Fight Club doesn’t offer answers to the struggles of the world, but a critique. It’s not a celebration of directionless men, but rather that the modern world had commodified everything to the point where toxic masculinity becomes its own brand. Time has proven that assessment disturbingly prescient as groups like incels lash out at a world they feel owes them something while failing to look at their own noxious behavior. Tyler’s maxim, “It’s only after we’ve lost everything that we’re free to do anything,” sounds tempting, but it’s a line about freedom for the sake of self-indulgence rather than responsibility towards others. That’s why the narrator’s arc works at the end. He has rejected this mewling, selfish sensibility to open himself up to Marla. Tyler Durden never once offers emotional connection but merely the illusion of it when it comes after a physical beating.
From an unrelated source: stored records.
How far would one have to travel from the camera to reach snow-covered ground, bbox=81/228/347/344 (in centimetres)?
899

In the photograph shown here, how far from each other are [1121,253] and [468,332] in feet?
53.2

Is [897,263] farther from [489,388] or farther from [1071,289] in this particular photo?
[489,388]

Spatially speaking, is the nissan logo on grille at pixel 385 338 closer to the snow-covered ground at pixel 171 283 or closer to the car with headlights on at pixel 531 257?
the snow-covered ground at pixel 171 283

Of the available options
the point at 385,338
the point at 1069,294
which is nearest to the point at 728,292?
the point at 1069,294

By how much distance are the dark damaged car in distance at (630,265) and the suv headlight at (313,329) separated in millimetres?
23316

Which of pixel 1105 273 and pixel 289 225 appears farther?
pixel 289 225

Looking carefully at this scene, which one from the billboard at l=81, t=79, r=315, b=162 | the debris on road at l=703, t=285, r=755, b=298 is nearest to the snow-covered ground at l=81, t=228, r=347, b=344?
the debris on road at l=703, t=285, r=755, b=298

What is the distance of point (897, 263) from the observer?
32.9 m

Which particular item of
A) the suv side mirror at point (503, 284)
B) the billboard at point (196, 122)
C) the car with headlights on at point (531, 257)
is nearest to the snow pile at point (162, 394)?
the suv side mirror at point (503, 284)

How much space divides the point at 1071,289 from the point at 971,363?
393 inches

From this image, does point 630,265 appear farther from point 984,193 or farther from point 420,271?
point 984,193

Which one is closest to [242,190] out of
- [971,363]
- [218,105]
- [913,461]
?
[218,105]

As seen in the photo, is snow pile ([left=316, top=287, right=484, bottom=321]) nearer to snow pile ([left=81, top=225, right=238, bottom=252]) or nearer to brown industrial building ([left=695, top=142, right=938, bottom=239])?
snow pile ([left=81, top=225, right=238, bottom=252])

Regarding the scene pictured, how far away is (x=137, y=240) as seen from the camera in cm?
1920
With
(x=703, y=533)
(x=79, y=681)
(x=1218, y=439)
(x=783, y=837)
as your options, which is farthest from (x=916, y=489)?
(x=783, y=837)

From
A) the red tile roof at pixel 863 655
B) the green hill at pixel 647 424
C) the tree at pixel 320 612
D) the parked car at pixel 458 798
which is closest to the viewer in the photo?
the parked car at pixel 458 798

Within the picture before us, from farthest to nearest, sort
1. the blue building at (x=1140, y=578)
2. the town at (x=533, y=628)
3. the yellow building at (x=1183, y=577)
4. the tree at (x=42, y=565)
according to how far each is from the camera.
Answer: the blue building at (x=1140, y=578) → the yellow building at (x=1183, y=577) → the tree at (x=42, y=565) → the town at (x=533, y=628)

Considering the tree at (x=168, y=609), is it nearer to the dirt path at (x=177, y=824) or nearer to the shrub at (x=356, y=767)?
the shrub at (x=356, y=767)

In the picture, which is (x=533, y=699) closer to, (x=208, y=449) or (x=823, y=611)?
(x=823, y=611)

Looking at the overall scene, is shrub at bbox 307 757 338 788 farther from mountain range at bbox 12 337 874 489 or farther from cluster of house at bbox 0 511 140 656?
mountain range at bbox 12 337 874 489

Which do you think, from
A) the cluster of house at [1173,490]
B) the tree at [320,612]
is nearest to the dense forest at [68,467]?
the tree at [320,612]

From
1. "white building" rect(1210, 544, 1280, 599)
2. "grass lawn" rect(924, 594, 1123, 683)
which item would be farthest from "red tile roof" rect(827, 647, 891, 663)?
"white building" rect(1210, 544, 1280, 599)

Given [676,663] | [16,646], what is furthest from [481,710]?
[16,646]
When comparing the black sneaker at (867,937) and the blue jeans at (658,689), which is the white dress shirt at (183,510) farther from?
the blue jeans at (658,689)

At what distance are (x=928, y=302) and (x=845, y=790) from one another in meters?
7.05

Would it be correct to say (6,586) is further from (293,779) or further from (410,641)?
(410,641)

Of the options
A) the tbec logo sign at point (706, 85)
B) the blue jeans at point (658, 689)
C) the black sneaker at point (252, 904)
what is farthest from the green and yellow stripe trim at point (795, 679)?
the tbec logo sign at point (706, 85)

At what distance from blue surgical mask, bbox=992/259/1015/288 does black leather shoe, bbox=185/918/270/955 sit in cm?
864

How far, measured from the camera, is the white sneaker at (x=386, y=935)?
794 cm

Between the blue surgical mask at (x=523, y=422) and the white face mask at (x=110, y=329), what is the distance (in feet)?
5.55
If a group of people consistently misses the point of Fight Club, does that make Fight Club a bad movie? Does it undermine its core theme? I don’t think that it does because it’s not like the film is universally misunderstood or that the Fincher and Uhls didn’t know where they wanted to take this story. What Fight Club understands is that the modern male is in an incredibly tenuous place when he becomes disconnected from his own emotions and healthy ways of expressing those emotions. The narrator starts the film not looking for violence, but simply for an emotional outlet and in a darkly comic fashion goes to a support group. But what he’s really looking for is emotional connection, and while a fight club may offer memorable rules, it offers neither truth nor understanding, only violence.